I was changing the way I internally date files for my website… (file-wise, dates are still rendered out YYYY-MM-DD style and Month, DD YYYY – HH:MM AM Z in text to reflect me currently living in the States) and…
I really wish Swatch Time, or, at least a metric time based in 1000, took off.- A time-of-day measurement with one unit of measurement that stays the same is really attractive for filenaming. The beat time "960" suffixed onto a filename, looks, and makes sense as, Nine-Hundred and Sixty. It makes sense as 96% of a day. Even if it's a Swiss person's day and not mine.
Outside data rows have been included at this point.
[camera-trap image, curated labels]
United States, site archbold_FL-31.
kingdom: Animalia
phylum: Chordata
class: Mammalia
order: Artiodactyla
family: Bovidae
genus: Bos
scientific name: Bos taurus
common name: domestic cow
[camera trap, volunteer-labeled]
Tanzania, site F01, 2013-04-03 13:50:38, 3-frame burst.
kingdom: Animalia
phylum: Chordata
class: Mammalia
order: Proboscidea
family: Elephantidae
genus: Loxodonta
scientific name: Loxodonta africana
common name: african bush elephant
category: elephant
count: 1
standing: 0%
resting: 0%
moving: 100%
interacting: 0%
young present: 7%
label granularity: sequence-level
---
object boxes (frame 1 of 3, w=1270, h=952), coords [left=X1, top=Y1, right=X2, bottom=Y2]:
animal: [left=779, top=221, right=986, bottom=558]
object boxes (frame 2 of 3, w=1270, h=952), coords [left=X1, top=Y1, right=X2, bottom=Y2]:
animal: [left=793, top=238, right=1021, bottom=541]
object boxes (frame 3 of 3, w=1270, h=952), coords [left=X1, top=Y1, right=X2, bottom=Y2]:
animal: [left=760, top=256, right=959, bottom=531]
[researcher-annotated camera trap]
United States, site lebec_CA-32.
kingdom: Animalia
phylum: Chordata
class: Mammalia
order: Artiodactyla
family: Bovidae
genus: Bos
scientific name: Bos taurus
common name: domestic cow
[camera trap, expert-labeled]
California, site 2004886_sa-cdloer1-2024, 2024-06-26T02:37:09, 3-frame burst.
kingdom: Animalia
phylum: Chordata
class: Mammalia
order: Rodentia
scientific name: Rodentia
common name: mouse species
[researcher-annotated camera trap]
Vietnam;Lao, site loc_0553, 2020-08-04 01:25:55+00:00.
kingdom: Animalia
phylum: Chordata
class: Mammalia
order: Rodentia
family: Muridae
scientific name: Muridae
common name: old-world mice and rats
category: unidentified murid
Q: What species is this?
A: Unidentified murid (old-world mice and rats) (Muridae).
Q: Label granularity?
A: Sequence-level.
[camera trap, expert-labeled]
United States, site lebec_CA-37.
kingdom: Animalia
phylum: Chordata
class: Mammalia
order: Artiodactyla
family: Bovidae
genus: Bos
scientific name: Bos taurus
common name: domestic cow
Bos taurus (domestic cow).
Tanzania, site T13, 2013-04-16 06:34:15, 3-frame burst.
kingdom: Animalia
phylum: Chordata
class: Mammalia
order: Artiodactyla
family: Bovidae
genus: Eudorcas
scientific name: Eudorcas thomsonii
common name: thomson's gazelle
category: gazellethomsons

- Comparatively, when I suffix files with "140840" it looks like One-Hundred-and-Fourty-Thousand Eight-Hundred and Fourty, even though it means 14:08:40.
I reckon it wasn't marketed very well, and, making the meridian in Switzerland all because it's the Swiss watch company didn't really help with adoption. I think if the concept was introduced with both local and internet beats, as in, "how far out of 1000 are you in a day YOUR timezone? That's your Local Beat." and "also Switzerland is now the internet timezone of the world! That is the standard beat. :3" It woulda prolly seen more adoption.
I am currently suffixing YYYYMMDD changelog and microblog files in my website source repository with their official, HikaTamika™-coined Local Beats, as they make more sense to me than a -HHMMSS suffix.
Edit: (Thought of more!)
All that to say, I think where Swatch Internet Time, or rather, Swatch Beats fumbled with regard to cultural adoption, was the focus on trying to be/replace UTC as the base time
zone. UTC is UTC. UTC is good. I like UTC, even though its influence has colonialism to thank.
To me, where beats really shines is the
units!! Not the starting point/timezone!